Я посмотрела на парня подозрительным взглядом, вспоминая, когда я его успела отшить.
– А… Ты нашел себе другого помощника? – спросила я, утирая сопли рукавом.
– Есть у меня несколько вариантов, но я пока думаю. Время до отъезда у меня еще есть – что-нибудь придумаем. Если что, на первых порах обойдусь – это не смертельно.
Я мысленно позавидовала счастливцу. Мне в ближайший год из крепости выбраться не светило. Подумать только, теперь у меня есть собственный Наставник! Отец признался, что сначала они с мамой вообще не хотели, чтобы я связывала жизнь с магией. Поэтому очень расстроились, когда я поступила в академию, и думали, что это временно, и скоро все вернется на круги своя. Но не вернулось. Что вы хотите: я все-таки как-никак дочь своих родителей.
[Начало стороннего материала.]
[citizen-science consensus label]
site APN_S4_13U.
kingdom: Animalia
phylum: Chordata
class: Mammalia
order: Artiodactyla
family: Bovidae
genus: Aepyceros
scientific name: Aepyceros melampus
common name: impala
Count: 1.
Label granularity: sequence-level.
Чтобы скрывать от меня свою настоящую профессию, у них были и другие причины. Одна из них заключалась в том, что мой отец был Наставником Лиса. Из-за того, что его начали готовить к магическому поприщу очень рано, это должно было происходить в абсолютном секрете, чтобы его не успели завербовать всякие плохие дяди. К тому же меня едва ли порадовала бы новость, что мои родители тренируют моего бывшего друга. И они это тоже понимали.
Но, если абстрагироваться от всех этих извинений и оправданий, меня обманули. Опять. Так что чаша моего доверия к окружающим сейчас находилась в весьма опасном положении: еще хоть одна лишняя капля – и случится непоправимое. Надеюсь, этот раз был последним.
– Эй, Тина! – Мы уже подходили к академии, как меня окликнула Рутель.
Я обернулась, и моим очам предстала странная картина: староста глупо улыбалась, стоя за ручку с Ороном. Мой мир окончательно перевернулся. Если сейчас еще окажется, что лошадиный зад у кентавров на самом деле накладной, то я ни капельки не удивлюсь.